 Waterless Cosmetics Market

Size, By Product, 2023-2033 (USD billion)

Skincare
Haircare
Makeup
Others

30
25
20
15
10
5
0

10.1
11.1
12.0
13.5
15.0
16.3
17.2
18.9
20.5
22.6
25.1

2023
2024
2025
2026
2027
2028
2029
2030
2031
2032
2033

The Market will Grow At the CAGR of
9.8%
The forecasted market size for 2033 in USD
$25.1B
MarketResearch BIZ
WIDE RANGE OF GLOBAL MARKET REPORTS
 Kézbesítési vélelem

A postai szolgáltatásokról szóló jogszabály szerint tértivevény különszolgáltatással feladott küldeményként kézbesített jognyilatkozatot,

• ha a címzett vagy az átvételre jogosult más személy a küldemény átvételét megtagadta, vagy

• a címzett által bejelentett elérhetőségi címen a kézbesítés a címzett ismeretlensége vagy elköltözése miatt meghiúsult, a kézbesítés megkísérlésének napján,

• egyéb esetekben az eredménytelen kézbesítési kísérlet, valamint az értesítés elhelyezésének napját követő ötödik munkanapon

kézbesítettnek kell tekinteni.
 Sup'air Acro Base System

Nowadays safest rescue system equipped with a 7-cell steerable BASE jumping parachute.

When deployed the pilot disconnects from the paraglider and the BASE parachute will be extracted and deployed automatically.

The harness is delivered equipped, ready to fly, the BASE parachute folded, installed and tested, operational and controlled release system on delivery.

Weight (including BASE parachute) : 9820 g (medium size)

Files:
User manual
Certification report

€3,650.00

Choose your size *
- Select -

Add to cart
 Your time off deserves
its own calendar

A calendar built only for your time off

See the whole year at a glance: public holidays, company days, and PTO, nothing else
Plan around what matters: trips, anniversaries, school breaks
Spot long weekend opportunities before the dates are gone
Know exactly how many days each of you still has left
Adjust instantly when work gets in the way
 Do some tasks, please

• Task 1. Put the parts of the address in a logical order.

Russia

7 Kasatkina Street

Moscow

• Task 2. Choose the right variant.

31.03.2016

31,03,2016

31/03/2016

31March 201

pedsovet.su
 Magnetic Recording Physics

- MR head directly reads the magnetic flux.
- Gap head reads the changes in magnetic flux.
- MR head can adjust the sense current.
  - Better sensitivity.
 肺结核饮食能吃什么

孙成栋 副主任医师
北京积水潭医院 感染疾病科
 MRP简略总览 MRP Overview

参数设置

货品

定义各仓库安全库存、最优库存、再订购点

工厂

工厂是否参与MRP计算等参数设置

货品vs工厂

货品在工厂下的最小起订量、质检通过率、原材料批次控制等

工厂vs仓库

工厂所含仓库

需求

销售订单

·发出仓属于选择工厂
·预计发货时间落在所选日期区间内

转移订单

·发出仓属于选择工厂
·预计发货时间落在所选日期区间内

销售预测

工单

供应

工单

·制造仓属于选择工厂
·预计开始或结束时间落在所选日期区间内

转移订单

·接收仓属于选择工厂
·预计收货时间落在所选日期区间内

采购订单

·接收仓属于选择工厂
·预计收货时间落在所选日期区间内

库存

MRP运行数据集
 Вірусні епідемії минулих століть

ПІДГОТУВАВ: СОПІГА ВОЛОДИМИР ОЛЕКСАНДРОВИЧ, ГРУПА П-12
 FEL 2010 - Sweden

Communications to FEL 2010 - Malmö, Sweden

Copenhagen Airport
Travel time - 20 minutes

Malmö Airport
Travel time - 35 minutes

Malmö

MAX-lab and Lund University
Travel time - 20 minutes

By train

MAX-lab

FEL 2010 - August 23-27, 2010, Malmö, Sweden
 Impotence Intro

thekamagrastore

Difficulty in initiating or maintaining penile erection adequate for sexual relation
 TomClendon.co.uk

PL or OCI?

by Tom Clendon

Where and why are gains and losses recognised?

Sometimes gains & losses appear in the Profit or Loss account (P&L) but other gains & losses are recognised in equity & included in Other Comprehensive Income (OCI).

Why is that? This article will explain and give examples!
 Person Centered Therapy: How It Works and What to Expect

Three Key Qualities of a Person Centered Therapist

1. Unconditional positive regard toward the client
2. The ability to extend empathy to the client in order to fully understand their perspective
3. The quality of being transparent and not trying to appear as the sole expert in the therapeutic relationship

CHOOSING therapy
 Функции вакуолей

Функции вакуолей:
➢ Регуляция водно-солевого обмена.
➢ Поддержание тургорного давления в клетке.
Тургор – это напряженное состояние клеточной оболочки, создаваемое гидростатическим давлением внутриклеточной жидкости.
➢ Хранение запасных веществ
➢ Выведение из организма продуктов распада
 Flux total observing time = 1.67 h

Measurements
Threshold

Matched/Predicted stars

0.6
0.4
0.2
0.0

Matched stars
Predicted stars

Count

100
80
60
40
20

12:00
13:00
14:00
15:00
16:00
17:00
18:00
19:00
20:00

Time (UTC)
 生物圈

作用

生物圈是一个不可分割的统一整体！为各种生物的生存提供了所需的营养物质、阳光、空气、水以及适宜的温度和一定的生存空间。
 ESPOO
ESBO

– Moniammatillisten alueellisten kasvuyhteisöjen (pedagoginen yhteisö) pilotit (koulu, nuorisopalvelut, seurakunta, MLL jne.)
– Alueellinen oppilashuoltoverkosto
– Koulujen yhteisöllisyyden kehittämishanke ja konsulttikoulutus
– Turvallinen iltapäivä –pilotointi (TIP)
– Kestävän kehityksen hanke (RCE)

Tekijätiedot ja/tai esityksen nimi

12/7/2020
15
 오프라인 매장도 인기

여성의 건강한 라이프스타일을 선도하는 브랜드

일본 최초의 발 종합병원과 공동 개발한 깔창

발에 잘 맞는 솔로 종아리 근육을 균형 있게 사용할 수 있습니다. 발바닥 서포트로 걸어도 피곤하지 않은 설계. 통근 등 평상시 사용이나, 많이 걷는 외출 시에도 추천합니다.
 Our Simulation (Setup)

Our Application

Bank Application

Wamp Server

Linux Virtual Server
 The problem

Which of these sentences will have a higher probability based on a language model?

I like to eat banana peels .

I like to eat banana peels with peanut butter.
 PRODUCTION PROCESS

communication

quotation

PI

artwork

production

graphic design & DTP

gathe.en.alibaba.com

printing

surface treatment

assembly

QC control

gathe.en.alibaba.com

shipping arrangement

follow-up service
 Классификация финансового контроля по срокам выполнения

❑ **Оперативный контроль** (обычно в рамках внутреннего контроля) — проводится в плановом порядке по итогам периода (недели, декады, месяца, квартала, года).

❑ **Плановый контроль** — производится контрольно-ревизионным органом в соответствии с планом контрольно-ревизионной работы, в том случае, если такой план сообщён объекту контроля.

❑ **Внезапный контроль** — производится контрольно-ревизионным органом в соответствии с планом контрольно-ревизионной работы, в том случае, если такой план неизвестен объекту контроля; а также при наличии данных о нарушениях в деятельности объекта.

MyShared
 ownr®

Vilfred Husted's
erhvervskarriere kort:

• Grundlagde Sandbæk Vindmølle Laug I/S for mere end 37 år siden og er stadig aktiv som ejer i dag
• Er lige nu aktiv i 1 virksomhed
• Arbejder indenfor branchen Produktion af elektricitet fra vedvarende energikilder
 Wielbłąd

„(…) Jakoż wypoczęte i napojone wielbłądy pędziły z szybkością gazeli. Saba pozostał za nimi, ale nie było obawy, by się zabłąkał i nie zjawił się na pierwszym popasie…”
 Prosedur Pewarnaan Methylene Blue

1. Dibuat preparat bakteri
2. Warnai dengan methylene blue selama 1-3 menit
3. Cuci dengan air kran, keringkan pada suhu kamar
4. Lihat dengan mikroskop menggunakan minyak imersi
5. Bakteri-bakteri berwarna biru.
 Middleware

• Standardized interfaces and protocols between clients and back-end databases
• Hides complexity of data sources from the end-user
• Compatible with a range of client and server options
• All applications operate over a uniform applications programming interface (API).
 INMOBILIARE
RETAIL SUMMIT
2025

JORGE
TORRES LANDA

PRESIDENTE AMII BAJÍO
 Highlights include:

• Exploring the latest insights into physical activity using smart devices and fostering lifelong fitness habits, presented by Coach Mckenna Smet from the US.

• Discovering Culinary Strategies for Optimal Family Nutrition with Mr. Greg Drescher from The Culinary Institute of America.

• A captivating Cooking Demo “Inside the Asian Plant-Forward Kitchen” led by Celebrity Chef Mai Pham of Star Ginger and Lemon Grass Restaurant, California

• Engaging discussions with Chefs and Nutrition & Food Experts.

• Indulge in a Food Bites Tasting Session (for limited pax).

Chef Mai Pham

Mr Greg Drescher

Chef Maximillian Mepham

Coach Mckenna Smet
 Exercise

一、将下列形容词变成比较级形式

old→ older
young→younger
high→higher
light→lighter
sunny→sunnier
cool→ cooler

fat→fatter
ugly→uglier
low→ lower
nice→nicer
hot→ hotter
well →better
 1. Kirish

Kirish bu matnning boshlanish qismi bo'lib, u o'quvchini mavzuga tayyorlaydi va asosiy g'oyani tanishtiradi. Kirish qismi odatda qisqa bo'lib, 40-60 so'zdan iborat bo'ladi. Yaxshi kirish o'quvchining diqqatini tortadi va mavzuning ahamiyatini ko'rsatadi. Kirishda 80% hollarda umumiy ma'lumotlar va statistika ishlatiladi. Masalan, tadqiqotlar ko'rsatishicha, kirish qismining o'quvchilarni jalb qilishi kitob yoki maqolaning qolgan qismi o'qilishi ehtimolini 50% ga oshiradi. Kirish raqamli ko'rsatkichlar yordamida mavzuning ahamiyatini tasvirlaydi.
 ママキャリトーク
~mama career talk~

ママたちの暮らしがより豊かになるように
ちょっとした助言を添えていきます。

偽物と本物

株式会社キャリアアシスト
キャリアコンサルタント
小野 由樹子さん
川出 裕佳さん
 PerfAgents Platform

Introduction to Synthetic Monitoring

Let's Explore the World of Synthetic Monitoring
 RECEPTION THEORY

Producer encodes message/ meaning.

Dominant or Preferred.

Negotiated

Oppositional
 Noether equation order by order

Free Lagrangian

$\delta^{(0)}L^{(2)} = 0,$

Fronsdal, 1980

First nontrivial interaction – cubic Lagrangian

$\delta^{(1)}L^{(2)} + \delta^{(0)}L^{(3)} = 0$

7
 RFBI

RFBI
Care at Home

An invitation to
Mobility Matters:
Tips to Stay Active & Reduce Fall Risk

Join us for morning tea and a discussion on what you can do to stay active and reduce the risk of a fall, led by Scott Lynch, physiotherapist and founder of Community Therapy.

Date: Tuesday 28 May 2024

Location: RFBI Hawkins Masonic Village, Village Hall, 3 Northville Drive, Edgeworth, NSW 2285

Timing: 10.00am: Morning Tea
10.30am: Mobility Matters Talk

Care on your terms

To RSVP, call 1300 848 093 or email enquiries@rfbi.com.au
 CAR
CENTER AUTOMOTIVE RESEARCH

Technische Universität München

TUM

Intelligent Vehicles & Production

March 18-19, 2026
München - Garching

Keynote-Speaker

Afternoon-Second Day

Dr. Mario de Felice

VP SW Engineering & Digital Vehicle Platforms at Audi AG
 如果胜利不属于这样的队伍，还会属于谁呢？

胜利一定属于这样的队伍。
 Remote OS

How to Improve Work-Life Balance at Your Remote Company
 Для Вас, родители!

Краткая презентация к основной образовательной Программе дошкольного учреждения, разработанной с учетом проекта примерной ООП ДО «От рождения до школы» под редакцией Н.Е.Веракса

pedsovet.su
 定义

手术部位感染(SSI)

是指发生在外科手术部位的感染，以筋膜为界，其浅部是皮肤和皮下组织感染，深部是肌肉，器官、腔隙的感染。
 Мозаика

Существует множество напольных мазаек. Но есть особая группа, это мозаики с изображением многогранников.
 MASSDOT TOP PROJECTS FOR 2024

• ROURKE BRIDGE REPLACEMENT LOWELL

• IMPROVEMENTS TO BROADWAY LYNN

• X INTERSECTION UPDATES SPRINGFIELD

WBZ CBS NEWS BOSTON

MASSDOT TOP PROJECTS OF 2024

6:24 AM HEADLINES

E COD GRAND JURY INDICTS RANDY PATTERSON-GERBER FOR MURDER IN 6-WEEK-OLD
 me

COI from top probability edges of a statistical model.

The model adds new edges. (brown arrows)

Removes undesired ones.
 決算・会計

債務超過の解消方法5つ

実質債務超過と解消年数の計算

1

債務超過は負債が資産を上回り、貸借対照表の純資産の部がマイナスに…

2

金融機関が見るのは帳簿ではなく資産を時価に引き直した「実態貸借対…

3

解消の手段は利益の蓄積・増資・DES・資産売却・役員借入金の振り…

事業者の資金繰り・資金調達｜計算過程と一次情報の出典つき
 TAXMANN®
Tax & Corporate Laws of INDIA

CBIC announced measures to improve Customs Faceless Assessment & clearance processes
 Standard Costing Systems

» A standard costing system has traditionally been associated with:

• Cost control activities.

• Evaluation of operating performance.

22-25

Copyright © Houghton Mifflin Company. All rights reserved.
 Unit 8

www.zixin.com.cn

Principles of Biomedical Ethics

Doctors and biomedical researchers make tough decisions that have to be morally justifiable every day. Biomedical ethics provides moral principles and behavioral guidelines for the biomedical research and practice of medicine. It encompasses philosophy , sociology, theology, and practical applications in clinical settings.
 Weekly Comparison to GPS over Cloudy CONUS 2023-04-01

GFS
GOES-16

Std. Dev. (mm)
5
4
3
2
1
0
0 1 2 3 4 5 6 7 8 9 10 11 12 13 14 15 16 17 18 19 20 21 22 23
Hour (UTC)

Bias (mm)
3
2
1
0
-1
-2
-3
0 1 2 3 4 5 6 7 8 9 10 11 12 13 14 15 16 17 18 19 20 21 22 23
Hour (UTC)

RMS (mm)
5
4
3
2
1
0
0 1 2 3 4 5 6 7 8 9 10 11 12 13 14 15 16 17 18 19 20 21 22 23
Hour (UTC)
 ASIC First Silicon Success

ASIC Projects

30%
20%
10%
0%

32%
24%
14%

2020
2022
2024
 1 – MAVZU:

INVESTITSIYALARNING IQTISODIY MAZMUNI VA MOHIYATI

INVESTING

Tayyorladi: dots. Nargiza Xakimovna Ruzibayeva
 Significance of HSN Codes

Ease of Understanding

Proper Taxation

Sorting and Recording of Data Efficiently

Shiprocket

TASK DETAILS
Going back to the entries above, set down exactly the lines that begin at the one with "- MR head can adjust the sense current." and end at the one with "FEL 2010 - Sweden", both included, and nothing else.

RESPONSE
- MR head can adjust the sense current.
  - Better sensitivity.
 肺结核饮食能吃什么

孙成栋 副主任医师
北京积水潭医院 感染疾病科
 MRP简略总览 MRP Overview

参数设置

货品

定义各仓库安全库存、最优库存、再订购点

工厂

工厂是否参与MRP计算等参数设置

货品vs工厂

货品在工厂下的最小起订量、质检通过率、原材料批次控制等

工厂vs仓库

工厂所含仓库

需求

销售订单

·发出仓属于选择工厂
·预计发货时间落在所选日期区间内

转移订单

·发出仓属于选择工厂
·预计发货时间落在所选日期区间内

销售预测

工单

供应

工单

·制造仓属于选择工厂
·预计开始或结束时间落在所选日期区间内

转移订单

·接收仓属于选择工厂
·预计收货时间落在所选日期区间内

采购订单

·接收仓属于选择工厂
·预计收货时间落在所选日期区间内

库存

MRP运行数据集
 Вірусні епідемії минулих століть

ПІДГОТУВАВ: СОПІГА ВОЛОДИМИР ОЛЕКСАНДРОВИЧ, ГРУПА П-12
 FEL 2010 - Sweden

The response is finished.